[Stored entries]
╭──

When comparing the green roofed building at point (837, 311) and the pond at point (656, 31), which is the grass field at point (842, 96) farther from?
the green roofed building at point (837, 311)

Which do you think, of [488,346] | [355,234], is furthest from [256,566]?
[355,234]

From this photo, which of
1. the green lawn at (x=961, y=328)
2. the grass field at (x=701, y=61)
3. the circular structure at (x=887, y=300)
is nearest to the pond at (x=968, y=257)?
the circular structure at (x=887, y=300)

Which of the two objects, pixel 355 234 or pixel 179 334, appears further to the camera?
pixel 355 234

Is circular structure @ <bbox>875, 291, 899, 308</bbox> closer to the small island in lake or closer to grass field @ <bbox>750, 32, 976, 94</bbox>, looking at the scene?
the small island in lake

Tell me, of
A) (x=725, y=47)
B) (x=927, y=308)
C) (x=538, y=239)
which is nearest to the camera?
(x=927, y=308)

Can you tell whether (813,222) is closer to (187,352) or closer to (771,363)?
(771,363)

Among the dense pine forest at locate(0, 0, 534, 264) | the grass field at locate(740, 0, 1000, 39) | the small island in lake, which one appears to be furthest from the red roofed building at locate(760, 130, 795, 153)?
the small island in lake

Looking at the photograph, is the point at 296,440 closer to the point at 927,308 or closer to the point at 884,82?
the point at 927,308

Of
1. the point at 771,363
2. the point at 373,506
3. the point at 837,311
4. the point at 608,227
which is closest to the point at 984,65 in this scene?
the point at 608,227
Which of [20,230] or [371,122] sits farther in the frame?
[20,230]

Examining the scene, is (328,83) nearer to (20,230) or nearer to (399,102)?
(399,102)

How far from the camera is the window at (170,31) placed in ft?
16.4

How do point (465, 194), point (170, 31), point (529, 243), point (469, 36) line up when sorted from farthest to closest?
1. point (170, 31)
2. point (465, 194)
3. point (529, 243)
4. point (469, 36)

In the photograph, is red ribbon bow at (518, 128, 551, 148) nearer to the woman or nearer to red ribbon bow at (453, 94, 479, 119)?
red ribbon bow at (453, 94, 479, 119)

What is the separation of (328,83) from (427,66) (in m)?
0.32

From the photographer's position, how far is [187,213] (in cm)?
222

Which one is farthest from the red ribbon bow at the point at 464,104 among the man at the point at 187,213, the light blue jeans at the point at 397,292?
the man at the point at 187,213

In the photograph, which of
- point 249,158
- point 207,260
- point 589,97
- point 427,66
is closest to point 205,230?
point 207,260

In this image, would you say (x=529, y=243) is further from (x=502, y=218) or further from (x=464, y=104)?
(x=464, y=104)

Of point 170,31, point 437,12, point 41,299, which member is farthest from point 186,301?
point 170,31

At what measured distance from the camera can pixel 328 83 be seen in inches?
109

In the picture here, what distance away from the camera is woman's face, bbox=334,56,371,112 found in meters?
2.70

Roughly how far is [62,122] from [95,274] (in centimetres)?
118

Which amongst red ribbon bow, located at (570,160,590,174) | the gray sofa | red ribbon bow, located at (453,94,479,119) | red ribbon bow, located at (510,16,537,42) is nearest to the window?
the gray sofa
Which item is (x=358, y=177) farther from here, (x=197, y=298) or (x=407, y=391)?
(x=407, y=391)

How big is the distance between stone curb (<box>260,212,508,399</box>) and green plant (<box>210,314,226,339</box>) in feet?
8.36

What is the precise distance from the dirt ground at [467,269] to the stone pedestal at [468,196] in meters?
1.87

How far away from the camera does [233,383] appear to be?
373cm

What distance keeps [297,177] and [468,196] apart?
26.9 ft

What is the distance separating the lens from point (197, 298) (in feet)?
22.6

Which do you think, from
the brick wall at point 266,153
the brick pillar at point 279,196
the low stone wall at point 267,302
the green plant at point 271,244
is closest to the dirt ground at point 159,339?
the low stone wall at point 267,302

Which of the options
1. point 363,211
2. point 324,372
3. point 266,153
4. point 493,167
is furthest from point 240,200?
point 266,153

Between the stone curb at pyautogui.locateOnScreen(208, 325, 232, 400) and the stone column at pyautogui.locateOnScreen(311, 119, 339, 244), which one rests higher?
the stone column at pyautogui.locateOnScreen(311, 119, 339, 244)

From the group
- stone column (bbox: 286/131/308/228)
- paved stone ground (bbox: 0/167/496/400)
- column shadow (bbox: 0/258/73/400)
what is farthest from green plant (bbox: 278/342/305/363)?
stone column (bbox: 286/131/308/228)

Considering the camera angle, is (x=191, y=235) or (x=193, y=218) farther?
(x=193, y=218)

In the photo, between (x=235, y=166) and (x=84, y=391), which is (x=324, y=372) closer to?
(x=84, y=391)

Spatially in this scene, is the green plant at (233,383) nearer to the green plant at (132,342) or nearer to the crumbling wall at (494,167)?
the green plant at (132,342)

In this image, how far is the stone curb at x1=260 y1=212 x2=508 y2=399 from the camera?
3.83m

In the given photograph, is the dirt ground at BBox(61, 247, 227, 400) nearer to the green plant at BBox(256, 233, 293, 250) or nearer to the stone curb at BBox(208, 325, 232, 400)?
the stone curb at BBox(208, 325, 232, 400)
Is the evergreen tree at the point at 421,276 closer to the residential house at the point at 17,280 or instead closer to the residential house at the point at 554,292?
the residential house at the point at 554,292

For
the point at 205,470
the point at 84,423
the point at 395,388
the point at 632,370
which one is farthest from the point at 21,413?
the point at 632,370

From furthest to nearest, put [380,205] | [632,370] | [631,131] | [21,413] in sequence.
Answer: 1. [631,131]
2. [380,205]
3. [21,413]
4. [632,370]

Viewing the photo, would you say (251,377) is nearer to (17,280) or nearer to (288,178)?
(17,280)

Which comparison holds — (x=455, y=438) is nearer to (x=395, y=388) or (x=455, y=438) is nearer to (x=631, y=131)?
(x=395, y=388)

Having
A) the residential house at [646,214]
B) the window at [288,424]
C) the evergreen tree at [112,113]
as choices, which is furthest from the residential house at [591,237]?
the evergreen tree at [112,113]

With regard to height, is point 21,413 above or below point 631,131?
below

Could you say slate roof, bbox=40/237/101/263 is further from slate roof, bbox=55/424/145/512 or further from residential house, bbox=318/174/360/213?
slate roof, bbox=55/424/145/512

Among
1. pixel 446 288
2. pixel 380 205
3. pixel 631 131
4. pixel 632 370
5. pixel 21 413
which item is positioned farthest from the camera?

╰──

### STATED GOAL
Provide all the records again, word for word.

### FINISHED TASK
When comparing the green roofed building at point (837, 311) and the pond at point (656, 31), which is the grass field at point (842, 96) farther from?
the green roofed building at point (837, 311)

Which do you think, of [488,346] | [355,234], is furthest from [256,566]?
[355,234]

From this photo, which of
1. the green lawn at (x=961, y=328)
2. the grass field at (x=701, y=61)
3. the circular structure at (x=887, y=300)
is nearest to the pond at (x=968, y=257)?
the circular structure at (x=887, y=300)

Which of the two objects, pixel 355 234 or pixel 179 334, appears further to the camera?
pixel 355 234

Is circular structure @ <bbox>875, 291, 899, 308</bbox> closer to the small island in lake or closer to grass field @ <bbox>750, 32, 976, 94</bbox>, looking at the scene?
the small island in lake

Tell me, of
A) (x=725, y=47)
B) (x=927, y=308)
C) (x=538, y=239)
which is nearest to the camera?
(x=927, y=308)

Can you tell whether (813,222) is closer to (187,352) or closer to (771,363)?
(771,363)

Among the dense pine forest at locate(0, 0, 534, 264) | the grass field at locate(740, 0, 1000, 39) | the small island in lake, which one appears to be furthest from the red roofed building at locate(760, 130, 795, 153)?
the small island in lake

Looking at the photograph, is the point at 296,440 closer to the point at 927,308 or closer to the point at 884,82?
the point at 927,308

Of
1. the point at 771,363
2. the point at 373,506
3. the point at 837,311
4. the point at 608,227
which is closest to the point at 984,65 in this scene?
the point at 608,227
Which of [20,230] or [371,122] sits farther in the frame?
[20,230]

Examining the scene, is (328,83) nearer to (20,230) or nearer to (399,102)?
(399,102)

How far from the camera is the window at (170,31) placed in ft?
16.4

How do point (465, 194), point (170, 31), point (529, 243), point (469, 36) line up when sorted from farthest to closest?
1. point (170, 31)
2. point (465, 194)
3. point (529, 243)
4. point (469, 36)

In the photograph, is red ribbon bow at (518, 128, 551, 148) nearer to the woman or nearer to red ribbon bow at (453, 94, 479, 119)?
red ribbon bow at (453, 94, 479, 119)

What is the separation of (328,83) from (427,66) (in m)?
0.32

From the photographer's position, how far is [187,213] (in cm)?
222

Which one is farthest from the red ribbon bow at the point at 464,104 among the man at the point at 187,213, the light blue jeans at the point at 397,292?
the man at the point at 187,213

In the photograph, which of
- point 249,158
- point 207,260
- point 589,97
- point 427,66
is closest to point 205,230?
point 207,260

In this image, would you say (x=529, y=243) is further from (x=502, y=218) or further from (x=464, y=104)?
(x=464, y=104)

Of point 170,31, point 437,12, point 41,299, which member is farthest from point 186,301?
point 170,31

At what measured distance from the camera can pixel 328 83 be seen in inches?
109

In the picture here, what distance away from the camera is woman's face, bbox=334,56,371,112 found in meters?
2.70

Roughly how far is [62,122] from [95,274] (in centimetres)?
118

Which amongst red ribbon bow, located at (570,160,590,174) | the gray sofa | red ribbon bow, located at (453,94,479,119) | red ribbon bow, located at (510,16,537,42) is nearest to the window?
the gray sofa
Which item is (x=358, y=177) farther from here, (x=197, y=298) or (x=407, y=391)?
(x=407, y=391)

How big is the distance between stone curb (<box>260,212,508,399</box>) and green plant (<box>210,314,226,339</box>) in feet?
8.36

What is the precise distance from the dirt ground at [467,269] to the stone pedestal at [468,196] in meters?
1.87

How far away from the camera does [233,383] appear to be?
373cm

What distance keeps [297,177] and [468,196] apart?
26.9 ft

What is the distance separating the lens from point (197, 298) (in feet)?
22.6

Which do you think, from
the brick wall at point 266,153
the brick pillar at point 279,196
the low stone wall at point 267,302
the green plant at point 271,244
is closest to the dirt ground at point 159,339?
the low stone wall at point 267,302

Which of the options
1. point 363,211
2. point 324,372
3. point 266,153
4. point 493,167
is furthest from point 240,200?
point 266,153

Between the stone curb at pyautogui.locateOnScreen(208, 325, 232, 400) and the stone column at pyautogui.locateOnScreen(311, 119, 339, 244), which one rests higher?
the stone column at pyautogui.locateOnScreen(311, 119, 339, 244)

From the group
- stone column (bbox: 286/131/308/228)
- paved stone ground (bbox: 0/167/496/400)
- column shadow (bbox: 0/258/73/400)
what is farthest from green plant (bbox: 278/342/305/363)?
stone column (bbox: 286/131/308/228)

Considering the camera angle, is (x=191, y=235) or (x=193, y=218) farther?
(x=193, y=218)

In the photo, between (x=235, y=166) and (x=84, y=391), which is (x=324, y=372) closer to?
(x=84, y=391)

Spatially in this scene, is the green plant at (233,383) nearer to the green plant at (132,342) or nearer to the crumbling wall at (494,167)?
the green plant at (132,342)

In this image, how far is the stone curb at x1=260 y1=212 x2=508 y2=399 from the camera?
3.83m

In the given photograph, is the dirt ground at BBox(61, 247, 227, 400) nearer to the green plant at BBox(256, 233, 293, 250) or nearer to the stone curb at BBox(208, 325, 232, 400)?
the stone curb at BBox(208, 325, 232, 400)
Is the evergreen tree at the point at 421,276 closer to the residential house at the point at 17,280 or instead closer to the residential house at the point at 554,292?
the residential house at the point at 554,292

For
the point at 205,470
the point at 84,423
the point at 395,388
the point at 632,370
which one is farthest from the point at 21,413?
the point at 632,370

From furthest to nearest, put [380,205] | [632,370] | [631,131] | [21,413] in sequence.
Answer: 1. [631,131]
2. [380,205]
3. [21,413]
4. [632,370]

Viewing the photo, would you say (251,377) is nearer to (17,280) or nearer to (288,178)?
(17,280)

Which comparison holds — (x=455, y=438) is nearer to (x=395, y=388) or (x=455, y=438) is nearer to (x=631, y=131)?
(x=395, y=388)

Having
A) the residential house at [646,214]
B) the window at [288,424]
C) the evergreen tree at [112,113]
as choices, which is furthest from the residential house at [591,237]?
the evergreen tree at [112,113]

With regard to height, is point 21,413 above or below point 631,131?
below

Could you say slate roof, bbox=40/237/101/263 is further from slate roof, bbox=55/424/145/512 or further from residential house, bbox=318/174/360/213?
slate roof, bbox=55/424/145/512

Among
1. pixel 446 288
2. pixel 380 205
3. pixel 631 131
4. pixel 632 370
5. pixel 21 413
which item is positioned farthest from the camera?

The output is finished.